One required class, Principles of Organic and Sustainable Production, was devised specifically for the program; another, Alternative Cropping Systems, was modified to put greater emphasis on organic agriculture.
The minor program requires the sustainable production and alternative cropping classes, plus at least three credits of electives on each of three subjects – crop production, pest management and resource management.
Swisher helped organize a committee that developed the minor program over a six-month period in 2004. Launched in fall 2005, the minor is considered interdisciplinary and is also headquartered in the horticultural sciences department.

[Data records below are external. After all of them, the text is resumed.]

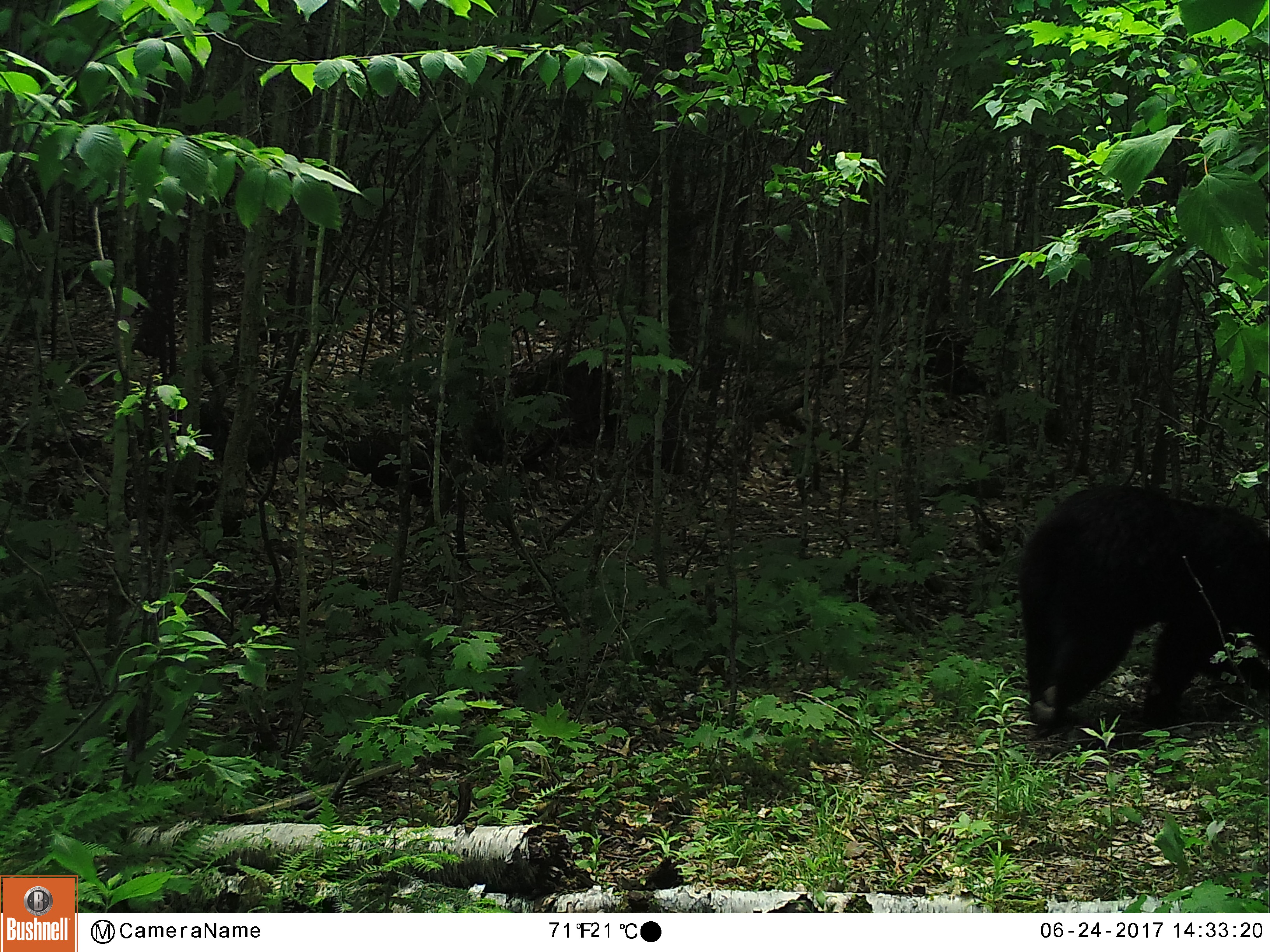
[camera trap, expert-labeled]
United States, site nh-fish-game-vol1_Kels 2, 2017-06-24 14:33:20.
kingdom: Animalia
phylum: Chordata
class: Mammalia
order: Carnivora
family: Ursidae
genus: Ursus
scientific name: Ursus americanus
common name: black bear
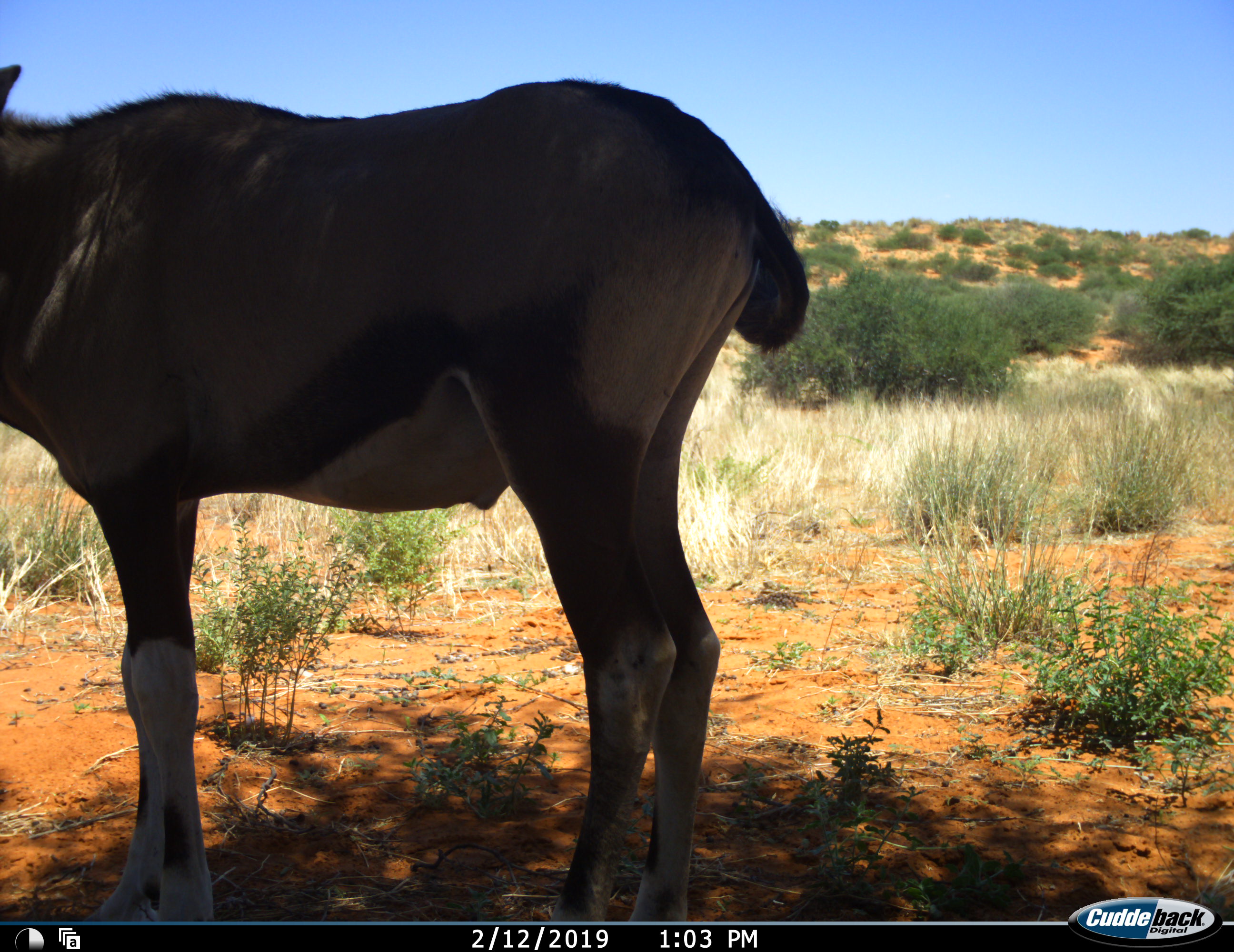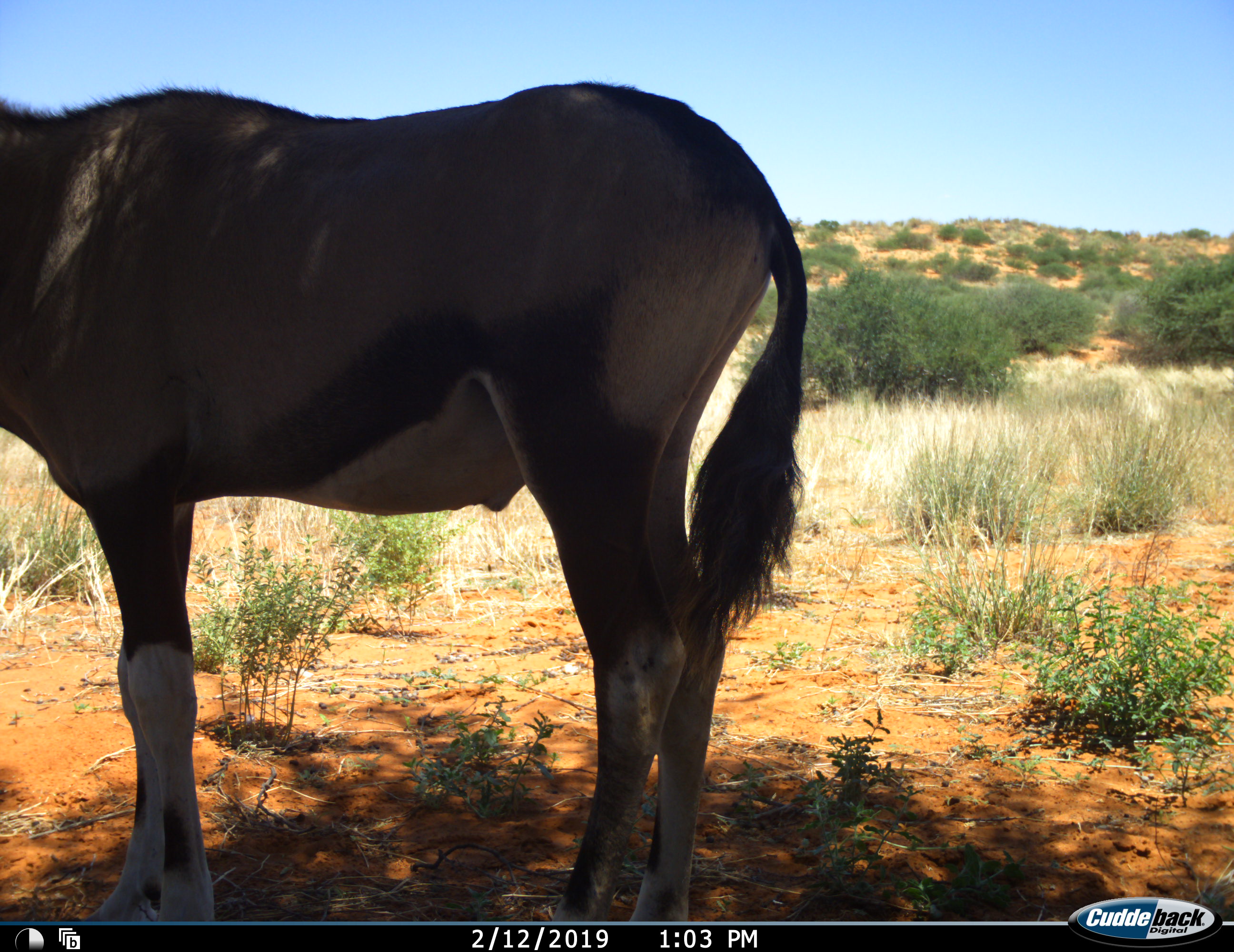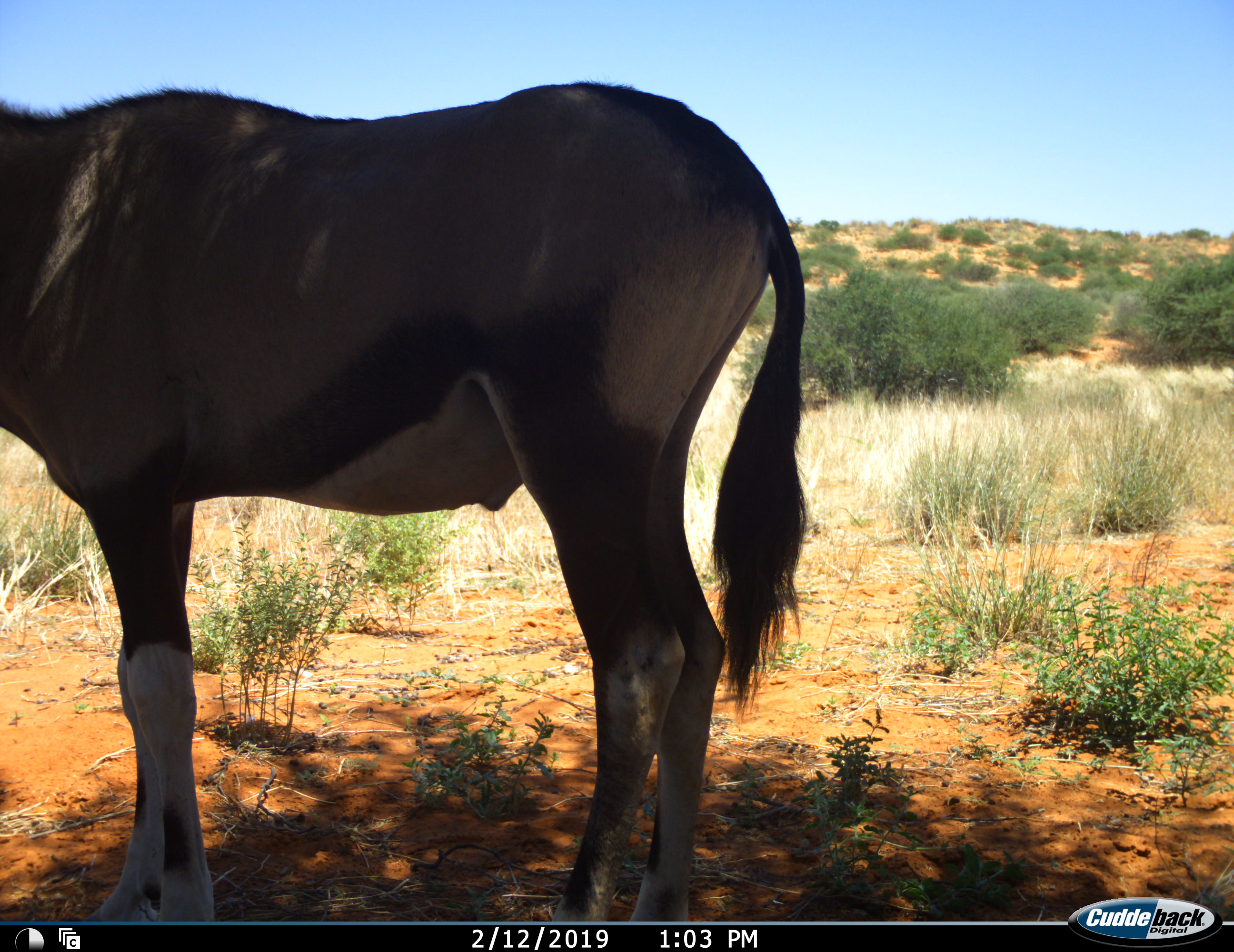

While the minor program was being proposed, a committee in the horticultural sciences department developed the proposal for the organic agriculture major. Webb and Rebecca Darnell, a professor of horticultural sciences and undergraduate coordinator for the department, chaired the committee. Darnell also helped secure approval from the College of Agricultural and Life Sciences and the UF Curriculum Committee for both the minor and major.
The new undergraduate degree program will enhance the prestige of both UF and the department, Darnell said.
“The development of this program is addressing a critical need in educating students in science-based information required for successful organic production,” she said. “These students would then be in an excellent position to aid in the success of the organic industry in Florida and elsewhere.”